In their first season in the 1. Liga, the team finished 13th out of 16, and narrowly missed play-offs. This was viewed as a success, since the primary goal for the team that season was a to stay in the league.

The team began co-operating with HC Sparta Praha, starting in the 2012/13 season. Ever since then, the Stadion's roster has been made up of young players who couldn't fit on the roster of Sparta Praha. Some players of KHL's Lev Praha also found their way into Litoměřice's squad, as the team began co-operating with Litoměřice around the same time.

Their most successful season in the 1. Liga so far was the 2013/14 season. That season, the team finished in seventh place, and qualified for the play-offs for the first time. Their post-season was very short, as they were eliminated in the semifinals (first round of play-offs) by HC Olomouc. Olomouc then went on to win the playoffs and qualify for the Extraliga.

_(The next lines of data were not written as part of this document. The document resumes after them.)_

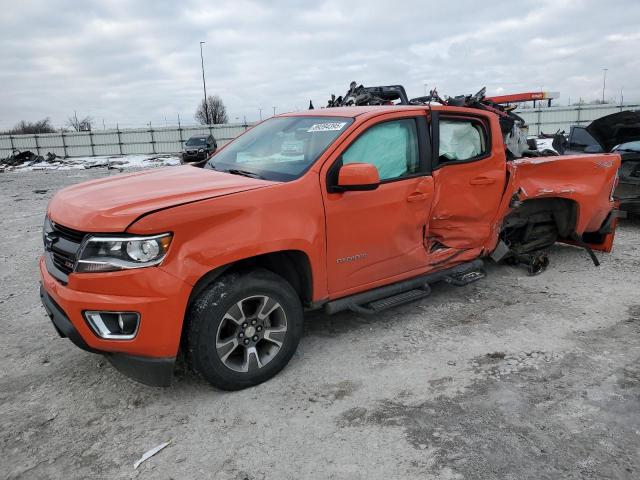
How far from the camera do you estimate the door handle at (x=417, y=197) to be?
12.7 feet

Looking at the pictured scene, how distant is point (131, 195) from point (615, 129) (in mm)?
7145

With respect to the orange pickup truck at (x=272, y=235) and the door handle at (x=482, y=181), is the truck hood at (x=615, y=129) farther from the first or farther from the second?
the door handle at (x=482, y=181)

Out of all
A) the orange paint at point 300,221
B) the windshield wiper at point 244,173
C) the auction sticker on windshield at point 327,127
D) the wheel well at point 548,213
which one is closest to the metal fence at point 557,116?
the wheel well at point 548,213

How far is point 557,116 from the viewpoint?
3156 centimetres

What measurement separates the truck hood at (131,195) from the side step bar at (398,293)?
1.09 meters

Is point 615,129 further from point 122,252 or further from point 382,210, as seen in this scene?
point 122,252

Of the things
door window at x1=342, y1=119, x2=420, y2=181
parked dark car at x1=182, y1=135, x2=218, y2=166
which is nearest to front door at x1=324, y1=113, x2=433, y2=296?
door window at x1=342, y1=119, x2=420, y2=181

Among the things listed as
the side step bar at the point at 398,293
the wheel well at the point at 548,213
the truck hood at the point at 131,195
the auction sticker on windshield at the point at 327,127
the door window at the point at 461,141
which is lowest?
the side step bar at the point at 398,293

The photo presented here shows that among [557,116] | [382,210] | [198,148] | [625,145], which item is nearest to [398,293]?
[382,210]

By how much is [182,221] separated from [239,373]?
1.06m

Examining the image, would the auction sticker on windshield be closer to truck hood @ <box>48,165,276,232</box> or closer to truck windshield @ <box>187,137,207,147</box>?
truck hood @ <box>48,165,276,232</box>

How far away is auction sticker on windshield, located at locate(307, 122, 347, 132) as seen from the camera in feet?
12.2

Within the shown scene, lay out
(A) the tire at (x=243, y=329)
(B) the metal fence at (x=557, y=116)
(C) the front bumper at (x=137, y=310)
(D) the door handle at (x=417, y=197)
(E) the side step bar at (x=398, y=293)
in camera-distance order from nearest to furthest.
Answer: (C) the front bumper at (x=137, y=310)
(A) the tire at (x=243, y=329)
(E) the side step bar at (x=398, y=293)
(D) the door handle at (x=417, y=197)
(B) the metal fence at (x=557, y=116)

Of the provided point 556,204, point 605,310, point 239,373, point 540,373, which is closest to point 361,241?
point 239,373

The first half of the 2014/15 season looked very promising, as the team spent most of it in third place, behind SK Horácká Slavia Třebíč and Piráti Chomutov. However, the team completely collapsed after the new year and thus ended 8th in the regular season. The team's unsuccessful second half was put to an end after a loss in the first round of play-offs.

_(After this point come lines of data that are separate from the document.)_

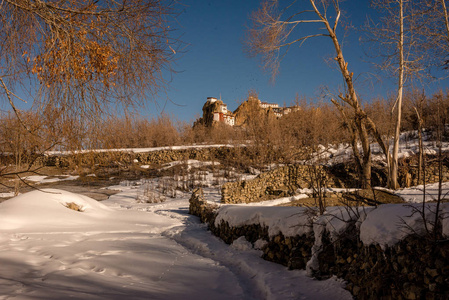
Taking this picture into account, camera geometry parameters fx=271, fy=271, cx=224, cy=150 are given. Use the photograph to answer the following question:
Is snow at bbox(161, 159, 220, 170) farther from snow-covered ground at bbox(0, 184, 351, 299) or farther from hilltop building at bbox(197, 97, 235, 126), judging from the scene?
hilltop building at bbox(197, 97, 235, 126)

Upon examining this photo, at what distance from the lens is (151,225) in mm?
7422

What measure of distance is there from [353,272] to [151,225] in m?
5.69

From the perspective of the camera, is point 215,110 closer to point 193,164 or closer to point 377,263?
point 193,164

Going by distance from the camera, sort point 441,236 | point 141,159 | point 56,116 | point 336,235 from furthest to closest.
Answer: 1. point 141,159
2. point 336,235
3. point 56,116
4. point 441,236

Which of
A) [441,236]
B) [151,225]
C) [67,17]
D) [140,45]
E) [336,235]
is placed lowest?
[151,225]

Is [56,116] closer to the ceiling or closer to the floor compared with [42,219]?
closer to the ceiling

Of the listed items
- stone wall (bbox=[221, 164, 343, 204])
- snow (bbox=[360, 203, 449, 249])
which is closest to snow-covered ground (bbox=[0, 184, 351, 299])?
snow (bbox=[360, 203, 449, 249])

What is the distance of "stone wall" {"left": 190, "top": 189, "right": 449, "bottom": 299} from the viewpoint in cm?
214

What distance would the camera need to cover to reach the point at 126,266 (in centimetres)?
354

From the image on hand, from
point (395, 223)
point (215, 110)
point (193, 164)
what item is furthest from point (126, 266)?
point (215, 110)

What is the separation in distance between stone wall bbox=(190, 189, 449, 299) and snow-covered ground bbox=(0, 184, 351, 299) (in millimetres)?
185

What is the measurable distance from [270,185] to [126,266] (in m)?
10.2

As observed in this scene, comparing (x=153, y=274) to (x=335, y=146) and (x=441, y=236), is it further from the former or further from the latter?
(x=335, y=146)

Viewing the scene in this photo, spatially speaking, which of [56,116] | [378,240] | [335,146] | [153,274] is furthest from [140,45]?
[335,146]
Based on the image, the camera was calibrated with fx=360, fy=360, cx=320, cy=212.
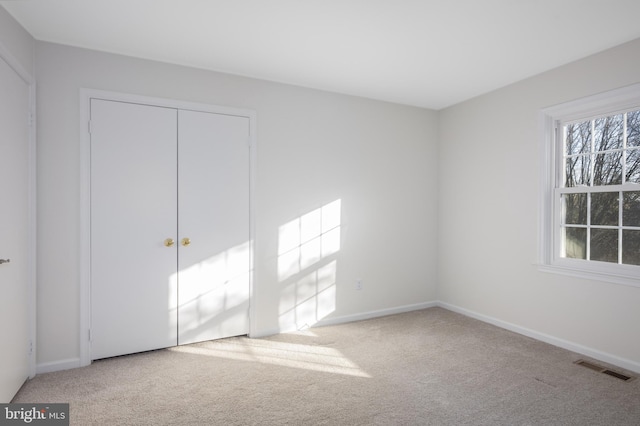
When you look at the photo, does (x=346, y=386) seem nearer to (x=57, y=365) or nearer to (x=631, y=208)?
(x=57, y=365)

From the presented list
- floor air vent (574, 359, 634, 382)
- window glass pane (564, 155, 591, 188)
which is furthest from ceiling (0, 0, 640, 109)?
floor air vent (574, 359, 634, 382)

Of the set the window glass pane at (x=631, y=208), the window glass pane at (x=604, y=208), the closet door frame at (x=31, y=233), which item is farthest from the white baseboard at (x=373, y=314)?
the closet door frame at (x=31, y=233)

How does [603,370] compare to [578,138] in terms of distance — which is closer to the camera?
[603,370]

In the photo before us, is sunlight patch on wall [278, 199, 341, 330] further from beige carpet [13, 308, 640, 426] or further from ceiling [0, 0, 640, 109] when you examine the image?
ceiling [0, 0, 640, 109]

==First Czech League season by season record==
2010–11 - 44 GP, 12 W, 9 OTW, 5 OTL, 18 L - 59 points, 13th out of 16, did not qualify for the play-offs

2011–12 - 52 GP, 19 W, 4 OTW, 5 OTL, 24 L - 70 points, 9th out of 14, did not qualify

2012–13 - 52 GP, 19 W, 3 OTW, 7 OTL, 23 L - 70 points, 10th out of 14, did not qualify

2013–14 - 52 GP, 21 W, 5 OTW, 6 OTL, 20 L - 79 points, 7th out of 14, lost in semi-finals (2-4, HC Olomouc)

2014-15 - 52 GP, 24 W, 3 OTW, 3 OTL, 22 L - 81 points, 8th out of 14, lost in first round (0-3, HC Benátky nad Jizerou)

2015-16 - 52 GP, 15 W, 10 OTW, 6 OTL, 21 L - 79 points, 10th out of 14, lost in first round (0-3, AZ Havířov)

==Alumni==
Some players who grew up in Litoměřice and played for the club include Martin Škoula, Milan Hnilička or Petr Přikryl.